● **PROBLEM TO SOLVE**
Transcribe the records below exactly as they appear, omitting any pictures.

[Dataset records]
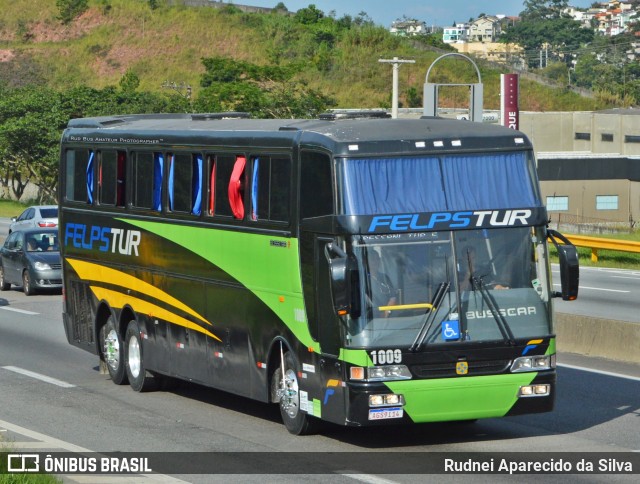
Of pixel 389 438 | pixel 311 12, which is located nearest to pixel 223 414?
pixel 389 438

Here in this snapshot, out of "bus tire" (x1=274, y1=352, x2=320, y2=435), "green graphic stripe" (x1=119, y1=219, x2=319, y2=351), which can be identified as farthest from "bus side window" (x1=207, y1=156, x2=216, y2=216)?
"bus tire" (x1=274, y1=352, x2=320, y2=435)

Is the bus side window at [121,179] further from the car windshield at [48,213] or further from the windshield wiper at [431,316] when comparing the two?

● **TASK ANSWER**
Of pixel 389 438 | pixel 311 12, which is located nearest to pixel 223 414?
pixel 389 438

Here in this snapshot, out of "bus tire" (x1=274, y1=352, x2=320, y2=435), "green graphic stripe" (x1=119, y1=219, x2=319, y2=351), which can be identified as farthest from "bus side window" (x1=207, y1=156, x2=216, y2=216)?
"bus tire" (x1=274, y1=352, x2=320, y2=435)

Is the bus side window at [121,179] further from the car windshield at [48,213] or further from the windshield wiper at [431,316] when comparing the two?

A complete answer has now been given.